SHORT EXERCISE: Copy every one of the rows below verbatim, keeping their order.

EXCERPTED RECORDS:
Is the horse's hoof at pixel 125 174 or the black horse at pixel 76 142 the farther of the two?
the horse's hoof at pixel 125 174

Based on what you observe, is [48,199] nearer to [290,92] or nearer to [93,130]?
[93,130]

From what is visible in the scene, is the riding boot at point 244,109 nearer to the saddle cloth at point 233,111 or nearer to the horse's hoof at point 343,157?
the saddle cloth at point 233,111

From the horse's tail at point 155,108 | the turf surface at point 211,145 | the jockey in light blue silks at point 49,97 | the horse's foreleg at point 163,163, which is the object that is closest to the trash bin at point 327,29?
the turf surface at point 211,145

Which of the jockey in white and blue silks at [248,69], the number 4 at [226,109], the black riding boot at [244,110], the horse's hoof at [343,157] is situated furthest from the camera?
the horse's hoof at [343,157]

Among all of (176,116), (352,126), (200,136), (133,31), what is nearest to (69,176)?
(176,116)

RESPONSE TO THIS TASK:
Is the horse's hoof at pixel 125 174 or the black horse at pixel 76 142 the farther of the two?
the horse's hoof at pixel 125 174

Based on what you observe, is [48,199] nearer to [290,92] or nearer to [93,130]?
[93,130]

From what is visible in the scene, is the riding boot at point 244,109 nearer to the saddle cloth at point 233,111 or nearer to the horse's hoof at point 343,157?
the saddle cloth at point 233,111

From the horse's tail at point 155,108 | the turf surface at point 211,145 | the jockey in light blue silks at point 49,97 | the horse's foreleg at point 163,163, which is the object that is closest to the trash bin at point 327,29?
the turf surface at point 211,145

Which of the jockey in white and blue silks at [248,69], the number 4 at [226,109], the black riding boot at [244,110], the horse's hoof at [343,157] is situated furthest from the camera?
the horse's hoof at [343,157]

Among all of (176,116), (352,126), (200,136), (133,31), what is nearest to (69,176)?
(176,116)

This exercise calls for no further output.